Small fine for a small mistake
Casinos keep track of every little thing. Everything. Casinos are all about numbers, whether it comes to money or the games themselves, so everything is about counting. Nothing goes unnoticed, uncounted, uncatalogued. That’s why the failure to spot one single playing card at a casino in Deadwood, South Dakota resulted in fines and a suspending gaming license.
On Wednesday, the South Dakota Commission on Gaming fined the Deadwood Mountain Grand casino $1,260 and the casino itself is issuing $5,290 in refunds to customers because a blackjack game ran for 12 hours on December 18 without a King of Diamonds.
A bit of a fluke mishap
In a letter to Susan Christian, the commission’s executive secretary, Susan Kightlinger, the casino’s manager, wrote that a blackjack dealer let a customer cut the deck. It sounds like this is a normal thing for a dealer to do, but the problem was that the dealer inadvertently fumbled the deck and cards spilled all over the place. The dealer gathered the cards back up, reshuffled them, and continued the game.
At about 3:00am December 19, the table closed and the cards were counted. That’s when employees discovered that the King of Diamonds was missing. They checked the security footage and saw that at 3:15pm, the card lodged in a stool and nobody noticed.
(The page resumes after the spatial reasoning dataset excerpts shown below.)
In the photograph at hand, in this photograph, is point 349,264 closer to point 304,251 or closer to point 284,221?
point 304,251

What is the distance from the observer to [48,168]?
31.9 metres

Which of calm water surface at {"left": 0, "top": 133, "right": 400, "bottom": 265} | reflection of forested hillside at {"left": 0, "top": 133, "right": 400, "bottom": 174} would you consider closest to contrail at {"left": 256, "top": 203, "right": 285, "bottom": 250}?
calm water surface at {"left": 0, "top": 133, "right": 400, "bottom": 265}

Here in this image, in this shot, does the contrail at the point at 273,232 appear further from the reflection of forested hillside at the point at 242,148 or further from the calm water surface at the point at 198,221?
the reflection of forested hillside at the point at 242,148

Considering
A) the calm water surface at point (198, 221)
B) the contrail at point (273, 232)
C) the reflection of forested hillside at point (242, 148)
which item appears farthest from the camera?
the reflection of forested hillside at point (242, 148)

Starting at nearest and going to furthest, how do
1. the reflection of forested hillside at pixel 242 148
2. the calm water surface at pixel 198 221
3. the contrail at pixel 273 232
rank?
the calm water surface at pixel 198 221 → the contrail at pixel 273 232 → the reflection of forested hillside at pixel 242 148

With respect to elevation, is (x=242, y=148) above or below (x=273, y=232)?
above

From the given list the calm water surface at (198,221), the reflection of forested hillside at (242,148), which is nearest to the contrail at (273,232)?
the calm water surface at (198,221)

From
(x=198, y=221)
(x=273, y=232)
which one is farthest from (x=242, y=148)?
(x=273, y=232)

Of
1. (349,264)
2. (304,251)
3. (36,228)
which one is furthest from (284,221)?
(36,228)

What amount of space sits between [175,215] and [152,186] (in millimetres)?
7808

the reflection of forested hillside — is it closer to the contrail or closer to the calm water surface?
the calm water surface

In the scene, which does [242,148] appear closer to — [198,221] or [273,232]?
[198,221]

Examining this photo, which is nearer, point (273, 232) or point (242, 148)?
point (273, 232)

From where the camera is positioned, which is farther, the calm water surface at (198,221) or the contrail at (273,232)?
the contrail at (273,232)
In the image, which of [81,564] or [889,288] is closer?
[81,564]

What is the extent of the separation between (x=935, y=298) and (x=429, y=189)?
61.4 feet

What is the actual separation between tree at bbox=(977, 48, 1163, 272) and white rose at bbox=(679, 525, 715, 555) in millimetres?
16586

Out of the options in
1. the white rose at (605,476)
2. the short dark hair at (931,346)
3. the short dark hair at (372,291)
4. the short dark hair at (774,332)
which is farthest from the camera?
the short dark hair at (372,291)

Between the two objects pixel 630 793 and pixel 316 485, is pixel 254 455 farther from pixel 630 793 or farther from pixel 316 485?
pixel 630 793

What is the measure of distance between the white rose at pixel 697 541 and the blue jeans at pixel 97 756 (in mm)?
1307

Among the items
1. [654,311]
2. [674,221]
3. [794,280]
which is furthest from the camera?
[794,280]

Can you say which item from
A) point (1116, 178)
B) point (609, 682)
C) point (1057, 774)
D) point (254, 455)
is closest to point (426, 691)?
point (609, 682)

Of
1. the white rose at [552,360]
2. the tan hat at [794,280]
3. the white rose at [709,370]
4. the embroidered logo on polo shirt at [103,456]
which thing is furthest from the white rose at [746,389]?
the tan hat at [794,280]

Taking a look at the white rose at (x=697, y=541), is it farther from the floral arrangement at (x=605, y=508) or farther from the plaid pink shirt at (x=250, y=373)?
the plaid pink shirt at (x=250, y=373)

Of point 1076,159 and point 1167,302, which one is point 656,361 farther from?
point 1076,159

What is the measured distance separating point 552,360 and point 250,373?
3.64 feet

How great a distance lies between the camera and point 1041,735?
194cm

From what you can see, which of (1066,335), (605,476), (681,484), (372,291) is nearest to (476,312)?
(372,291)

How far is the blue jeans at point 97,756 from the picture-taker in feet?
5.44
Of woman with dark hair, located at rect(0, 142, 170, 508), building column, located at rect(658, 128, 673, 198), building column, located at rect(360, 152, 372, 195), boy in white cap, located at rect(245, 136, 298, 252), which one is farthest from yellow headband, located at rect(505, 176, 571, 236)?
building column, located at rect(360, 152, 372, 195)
There it sat for 12 hours.
Kightlinger said that the players at that table will be identified and refunded their losses.
Pit boss James Jenkins also wrote a letter to explain what happened. He said a “small amount” of cards fell off the table, retrieved by a restaurant employee who happened to be walking by and given to the dealer before Jenkins arrived at the table.
Casino will conduct timelier counts in the future
“I double checked the floor and surrounding area to make sure I didn’t miss any of the cards and went on with the game,” Jenkins explained. “At the time I didn’t think of taking the shoe off the table and verifying all six decks to make sure all the cards were there and just giving him six different decks to verify and move on with the game.”
Jenkins continued, saying it was an honest mistake, that the card wasn’t stolen or tossed off the table on purpose, but it unfortunately ended up between the seat and backrest of a chair where nobody could see it.
“I feel really bad for what happened and I will make sure it never happens again,” he apologized.
Because the buck ultimate stops with Jenkins as the man in charge of the dealers, he was fined $50 and has had his gaming licenses suspended for seven days.
The commissioners voted unanimously on the punishments. The $1,260 fine is the amount of money lost by players who could not be identified.